Background

Distal radius fractures (DRFs) are the most common bone fractures in adults [1, 2]. Approximately half of all DRFs occur across the articular surface, and the majority of these are complete articular fractures (Orthopaedic Trauma Association/Arbeitsgemeinschaftfür Osteosynthesefragen classification type C, AO/OTA type C) [3]. Of these intra-articular fractures, a C3 fracture is the most complex, indicating extensive injury to the surfaces of the radiocarpal joint and distal radioulnar joint (DRUJ) [4]. This complexity is due to the comminution at the articular surfaces and metaphys and due to the vulnerable soft tissue envelope around the wrist. In 1984, Melone et al. developed a classification system for fractures of the distal radius, noting that such fractures are frequently bi-articular injuries and are comprised four basic components: radial shaft, radial styloid, the dorsal medial fragment, and volar medial fragment [5]. However, the Melone classification is based on X-ray data rather than accurate physiological measurements [3]. The other classifications such as Frykman classification and Fernandez classification do not suffice for individual communication-related use in daily practice [6].
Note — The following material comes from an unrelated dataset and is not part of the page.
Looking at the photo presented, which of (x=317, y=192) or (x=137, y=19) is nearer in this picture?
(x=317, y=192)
Fracture mapping is an imaging method used to examine fracture characteristics and morphology [7]. It allows for the quantitative evaluation of fractures based on CT images and has already been used for investigating scapular fractures, Hoffa fractures and distal radius fractures [7,8,9,10]. The aim of this study is to use fracture mapping on distal radius fractures of AO/OTA type 23C3 and test the null hypothesis that fracture fragments can be divided according to Melone’s classification (shaft, radial styloid, the dorsal medial fragment, and volar medial fragment) [5].Given the limited information available on the anatomical patterns of articular comminution in C3 fractures, this study also aimed to introduce heat mapping of fracture lines to evaluate the morphology of comminuted distal radius fractures.

Materials and methods

Sixty-nine consecutive patients with intra-articular distal radius fractures were enrolled at Pudong New Area Peoples’ Hospital affiliated to Shanghai University of Medicine and Health Sciences between January 2018 and October 2019. The study was approved by the hospital’s human subject research ethics committee, and data collection and analysis were performed in compliance with the Declaration of Helsinki. All subjects were verbally briefed on the purpose and methods in this study and gave informed consent prior to participation. All patients underwent a CT examination, with the result that 2 patients were excluded due to insufficient quality of images and 8 patients were excluded because they did not have a C3 type fracture. Inclusion criteria were a closed AO/OTA type 23C3 distal radius fracture, age ≥ 18 years, and availability of radiographic and CT images. Patients were excluded if they had an open fracture, a history of surgery to the wrist or hand, or any contraindication to casting such as edema or poor skin condition.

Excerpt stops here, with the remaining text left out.